[Given task]
Copy the data starting at the first line and ending at the line that contains "3.55 meters", swapping "sandy path" for "dirt path" and leaving everything else unchanged.

╭─ Dataset content

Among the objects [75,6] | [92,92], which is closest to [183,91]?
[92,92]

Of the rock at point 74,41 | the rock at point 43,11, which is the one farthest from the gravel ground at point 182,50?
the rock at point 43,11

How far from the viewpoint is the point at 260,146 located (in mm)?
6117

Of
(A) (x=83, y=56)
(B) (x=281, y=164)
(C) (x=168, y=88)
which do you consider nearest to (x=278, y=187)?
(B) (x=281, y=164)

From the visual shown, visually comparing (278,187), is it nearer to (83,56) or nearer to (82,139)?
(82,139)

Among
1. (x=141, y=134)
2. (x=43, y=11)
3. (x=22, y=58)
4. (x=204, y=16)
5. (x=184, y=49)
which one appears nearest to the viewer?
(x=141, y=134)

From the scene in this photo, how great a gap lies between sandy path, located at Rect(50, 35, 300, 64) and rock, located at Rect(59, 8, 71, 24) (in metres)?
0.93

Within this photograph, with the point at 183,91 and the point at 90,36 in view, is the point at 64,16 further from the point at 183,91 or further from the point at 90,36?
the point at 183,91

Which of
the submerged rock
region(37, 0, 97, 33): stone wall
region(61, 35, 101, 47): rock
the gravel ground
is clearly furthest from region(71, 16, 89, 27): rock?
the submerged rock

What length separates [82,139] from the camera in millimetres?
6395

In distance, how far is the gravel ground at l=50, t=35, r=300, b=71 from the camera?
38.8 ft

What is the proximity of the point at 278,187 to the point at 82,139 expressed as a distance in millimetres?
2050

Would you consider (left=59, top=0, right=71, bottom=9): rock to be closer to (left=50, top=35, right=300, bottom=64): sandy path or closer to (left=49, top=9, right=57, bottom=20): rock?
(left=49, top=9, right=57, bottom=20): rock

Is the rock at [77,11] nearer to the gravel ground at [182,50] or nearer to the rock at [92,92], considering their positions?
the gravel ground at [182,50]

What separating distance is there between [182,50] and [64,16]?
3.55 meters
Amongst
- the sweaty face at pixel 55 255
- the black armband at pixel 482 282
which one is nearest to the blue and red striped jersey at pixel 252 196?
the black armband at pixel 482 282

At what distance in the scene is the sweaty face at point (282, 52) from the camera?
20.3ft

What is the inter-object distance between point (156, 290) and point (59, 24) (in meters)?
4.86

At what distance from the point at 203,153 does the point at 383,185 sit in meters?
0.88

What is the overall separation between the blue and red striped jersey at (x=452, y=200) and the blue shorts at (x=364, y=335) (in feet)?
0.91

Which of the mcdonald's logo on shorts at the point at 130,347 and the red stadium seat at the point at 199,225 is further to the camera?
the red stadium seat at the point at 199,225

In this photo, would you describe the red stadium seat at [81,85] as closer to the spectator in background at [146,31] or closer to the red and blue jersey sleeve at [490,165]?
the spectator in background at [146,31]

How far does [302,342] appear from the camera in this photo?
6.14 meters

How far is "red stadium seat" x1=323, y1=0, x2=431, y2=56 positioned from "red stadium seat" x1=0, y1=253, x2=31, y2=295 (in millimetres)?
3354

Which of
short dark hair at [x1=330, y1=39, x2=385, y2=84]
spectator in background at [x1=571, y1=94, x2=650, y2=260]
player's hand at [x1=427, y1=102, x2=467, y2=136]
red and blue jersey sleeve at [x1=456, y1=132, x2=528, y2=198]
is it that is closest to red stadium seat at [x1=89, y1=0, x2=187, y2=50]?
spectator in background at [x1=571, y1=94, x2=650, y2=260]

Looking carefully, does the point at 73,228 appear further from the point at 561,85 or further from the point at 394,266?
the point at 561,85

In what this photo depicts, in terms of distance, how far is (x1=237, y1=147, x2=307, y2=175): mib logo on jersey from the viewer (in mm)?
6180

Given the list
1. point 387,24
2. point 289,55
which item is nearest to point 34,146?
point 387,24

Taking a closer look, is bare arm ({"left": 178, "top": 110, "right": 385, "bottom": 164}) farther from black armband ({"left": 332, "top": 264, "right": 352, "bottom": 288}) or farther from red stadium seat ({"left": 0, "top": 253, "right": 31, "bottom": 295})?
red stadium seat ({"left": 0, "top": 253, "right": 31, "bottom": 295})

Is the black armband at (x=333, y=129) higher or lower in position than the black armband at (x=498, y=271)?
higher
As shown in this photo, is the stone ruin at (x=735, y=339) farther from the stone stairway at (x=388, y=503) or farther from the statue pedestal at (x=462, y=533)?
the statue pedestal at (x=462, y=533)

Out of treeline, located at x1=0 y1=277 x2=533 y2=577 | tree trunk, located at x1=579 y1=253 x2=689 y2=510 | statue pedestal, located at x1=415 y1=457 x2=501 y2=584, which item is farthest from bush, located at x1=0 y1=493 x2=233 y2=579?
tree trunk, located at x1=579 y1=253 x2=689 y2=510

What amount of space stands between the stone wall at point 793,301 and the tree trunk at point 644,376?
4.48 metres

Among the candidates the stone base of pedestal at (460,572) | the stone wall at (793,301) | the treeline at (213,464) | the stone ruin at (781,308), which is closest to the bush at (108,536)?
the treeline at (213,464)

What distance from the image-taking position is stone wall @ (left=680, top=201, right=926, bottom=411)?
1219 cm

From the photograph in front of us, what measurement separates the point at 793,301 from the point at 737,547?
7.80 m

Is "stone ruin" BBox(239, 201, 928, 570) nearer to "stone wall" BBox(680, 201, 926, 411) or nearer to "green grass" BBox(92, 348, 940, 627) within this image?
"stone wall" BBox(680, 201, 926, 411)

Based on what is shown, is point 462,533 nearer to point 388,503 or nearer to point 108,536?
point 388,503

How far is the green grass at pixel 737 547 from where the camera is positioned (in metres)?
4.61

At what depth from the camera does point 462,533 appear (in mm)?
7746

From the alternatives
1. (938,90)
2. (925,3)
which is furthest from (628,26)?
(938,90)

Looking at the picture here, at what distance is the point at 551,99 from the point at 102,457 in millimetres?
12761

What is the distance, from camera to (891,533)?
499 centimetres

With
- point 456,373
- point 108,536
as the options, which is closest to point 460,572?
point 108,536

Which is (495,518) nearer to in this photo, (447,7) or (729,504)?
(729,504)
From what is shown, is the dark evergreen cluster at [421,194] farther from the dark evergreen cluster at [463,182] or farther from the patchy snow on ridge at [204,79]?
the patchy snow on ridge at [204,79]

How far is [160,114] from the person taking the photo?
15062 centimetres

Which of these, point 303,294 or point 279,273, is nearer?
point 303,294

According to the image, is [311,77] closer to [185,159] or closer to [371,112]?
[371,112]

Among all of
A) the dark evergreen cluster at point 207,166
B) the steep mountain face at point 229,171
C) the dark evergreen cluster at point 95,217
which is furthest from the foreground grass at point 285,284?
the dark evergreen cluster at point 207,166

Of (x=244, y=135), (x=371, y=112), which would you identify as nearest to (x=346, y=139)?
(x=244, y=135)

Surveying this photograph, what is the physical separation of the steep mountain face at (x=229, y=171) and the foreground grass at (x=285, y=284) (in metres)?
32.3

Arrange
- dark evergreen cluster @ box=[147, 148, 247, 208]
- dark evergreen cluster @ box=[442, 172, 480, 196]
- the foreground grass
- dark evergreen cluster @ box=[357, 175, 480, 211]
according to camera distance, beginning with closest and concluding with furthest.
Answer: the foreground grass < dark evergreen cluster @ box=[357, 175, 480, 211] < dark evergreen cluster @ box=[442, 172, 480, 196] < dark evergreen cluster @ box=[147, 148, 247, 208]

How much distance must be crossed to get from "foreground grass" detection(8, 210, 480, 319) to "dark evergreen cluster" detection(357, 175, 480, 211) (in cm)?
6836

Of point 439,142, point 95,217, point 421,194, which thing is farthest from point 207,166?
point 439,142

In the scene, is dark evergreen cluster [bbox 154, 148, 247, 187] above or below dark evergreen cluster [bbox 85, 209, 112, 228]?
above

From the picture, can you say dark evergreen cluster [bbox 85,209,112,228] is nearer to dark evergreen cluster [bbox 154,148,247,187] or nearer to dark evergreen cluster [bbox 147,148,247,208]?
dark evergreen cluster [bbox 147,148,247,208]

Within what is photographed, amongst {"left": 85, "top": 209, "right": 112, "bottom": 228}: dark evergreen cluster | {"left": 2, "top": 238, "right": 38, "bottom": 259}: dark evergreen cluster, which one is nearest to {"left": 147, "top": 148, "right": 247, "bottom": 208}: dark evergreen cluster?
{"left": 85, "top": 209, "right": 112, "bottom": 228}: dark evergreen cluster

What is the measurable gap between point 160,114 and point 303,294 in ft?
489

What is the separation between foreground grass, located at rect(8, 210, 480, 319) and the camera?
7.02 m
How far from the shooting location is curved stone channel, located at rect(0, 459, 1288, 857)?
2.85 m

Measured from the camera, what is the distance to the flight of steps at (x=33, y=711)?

╰─

[Result for this exercise]
Among the objects [75,6] | [92,92], which is closest to [183,91]?
[92,92]

Of the rock at point 74,41 | the rock at point 43,11, which is the one farthest from the gravel ground at point 182,50?
the rock at point 43,11

How far from the viewpoint is the point at 260,146 located (in mm)?
6117

Of
(A) (x=83, y=56)
(B) (x=281, y=164)
(C) (x=168, y=88)
which do you consider nearest to (x=278, y=187)?
(B) (x=281, y=164)

From the visual shown, visually comparing (278,187), is it nearer to (83,56) or nearer to (82,139)?
(82,139)

Among
1. (x=141, y=134)
2. (x=43, y=11)
3. (x=22, y=58)
4. (x=204, y=16)
5. (x=184, y=49)
which one appears nearest to the viewer?
(x=141, y=134)

From the scene in this photo, how great a gap lies between dirt path, located at Rect(50, 35, 300, 64) and rock, located at Rect(59, 8, 71, 24) (in metres)?
0.93

Within this photograph, with the point at 183,91 and the point at 90,36 in view, is the point at 64,16 further from the point at 183,91 or further from the point at 90,36?
the point at 183,91

Which of
the submerged rock
region(37, 0, 97, 33): stone wall
region(61, 35, 101, 47): rock
the gravel ground
is clearly furthest from region(71, 16, 89, 27): rock?
the submerged rock

What length separates [82,139] from the camera in millimetres?
6395

In distance, how far is the gravel ground at l=50, t=35, r=300, b=71 from the camera?
38.8 ft

What is the proximity of the point at 278,187 to the point at 82,139 expressed as a distance in millimetres?
2050

Would you consider (left=59, top=0, right=71, bottom=9): rock to be closer to (left=50, top=35, right=300, bottom=64): dirt path or closer to (left=49, top=9, right=57, bottom=20): rock?
(left=49, top=9, right=57, bottom=20): rock

Is the rock at [77,11] nearer to the gravel ground at [182,50] or nearer to the rock at [92,92], considering their positions?
the gravel ground at [182,50]

What separating distance is there between [182,50] and [64,16]?
3.55 meters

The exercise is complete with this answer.